Home renovations are expensive. Want a new kitchen? That could set you back $25,000. New bathroom? That’ll be $10,000 on average. While it’d be nice to pay out of pocket for these costs, that’s not possible for most people. In this article we’ll talk about the different financial tools you can use to finance your home improvement projects.

If You Have Cash

You might be someone who has cash on hand to be able to pay for home improvements without using credit. While avoiding debt is often a positive thing, in this case you might benefit from a strategy involving a credit card. If you use a cash back credit card, and pay it off before being charged any interest, you’ll effectively receive a discount on the cost of the project in the form of cash back you receive.

Home Equity Line of Credit (HELOC)

HELOCs are one of the two main products that you can use to use the equity of your home to pay for home improvement projects. They are a revolving source of funds, similar to a credit card that you can access as you choose.

Secured or Unsecured: Secured, collateralized by home

Interest rates: Variable interest. Typically, lower than personal loan, credit card.

Availability of funds: Longer time to fund due to appraisal, title search etc.

Timeline: Pay as you go, like a credit card during the “draw period” which is normally around 10-15 years, then remaining balance is converted to a regular payment schedule during the “repayment period” which often lasts between 10-15 years.   HELOCs at WECU, on the other hand, come with fully amortized payments from the get-go. They are adjusted with rate changes and advances.

Best for: Longer term financial planning. Safety net, home improvement access, education, etc.

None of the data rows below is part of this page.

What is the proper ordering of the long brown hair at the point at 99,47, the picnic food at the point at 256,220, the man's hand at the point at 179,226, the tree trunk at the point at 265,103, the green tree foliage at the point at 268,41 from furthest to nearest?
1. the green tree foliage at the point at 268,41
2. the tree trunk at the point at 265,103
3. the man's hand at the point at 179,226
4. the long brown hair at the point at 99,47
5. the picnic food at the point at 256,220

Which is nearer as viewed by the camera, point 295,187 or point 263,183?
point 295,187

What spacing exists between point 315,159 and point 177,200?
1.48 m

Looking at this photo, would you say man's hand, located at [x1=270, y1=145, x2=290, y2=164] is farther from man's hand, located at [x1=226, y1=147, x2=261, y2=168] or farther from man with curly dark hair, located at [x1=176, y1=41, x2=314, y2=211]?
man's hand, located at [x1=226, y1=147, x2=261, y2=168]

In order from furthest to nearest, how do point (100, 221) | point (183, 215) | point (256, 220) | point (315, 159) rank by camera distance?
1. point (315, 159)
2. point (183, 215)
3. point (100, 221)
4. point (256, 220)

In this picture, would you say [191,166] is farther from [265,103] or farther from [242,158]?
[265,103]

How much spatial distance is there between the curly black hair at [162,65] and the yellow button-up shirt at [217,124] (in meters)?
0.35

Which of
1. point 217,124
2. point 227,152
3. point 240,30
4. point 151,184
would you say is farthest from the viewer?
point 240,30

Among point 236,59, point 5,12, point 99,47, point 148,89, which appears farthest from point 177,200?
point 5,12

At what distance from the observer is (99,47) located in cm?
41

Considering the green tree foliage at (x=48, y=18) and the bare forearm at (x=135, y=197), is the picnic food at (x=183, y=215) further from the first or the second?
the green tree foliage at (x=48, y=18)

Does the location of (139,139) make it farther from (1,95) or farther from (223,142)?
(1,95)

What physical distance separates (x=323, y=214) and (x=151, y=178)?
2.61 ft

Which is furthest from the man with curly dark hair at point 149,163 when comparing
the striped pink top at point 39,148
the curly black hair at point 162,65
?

Fees: Depend on lender but can include appraisal property valuation fee, title, and recording fees.

Cash-Out Refinance

Another option might be to tap into the equity of your home. A cash-out refinance could provide you with the cash you need to pay for the improvements without paying any money out of pocket. It is important to consider the cost of the refinance to determine whether this option makes sense in the long run.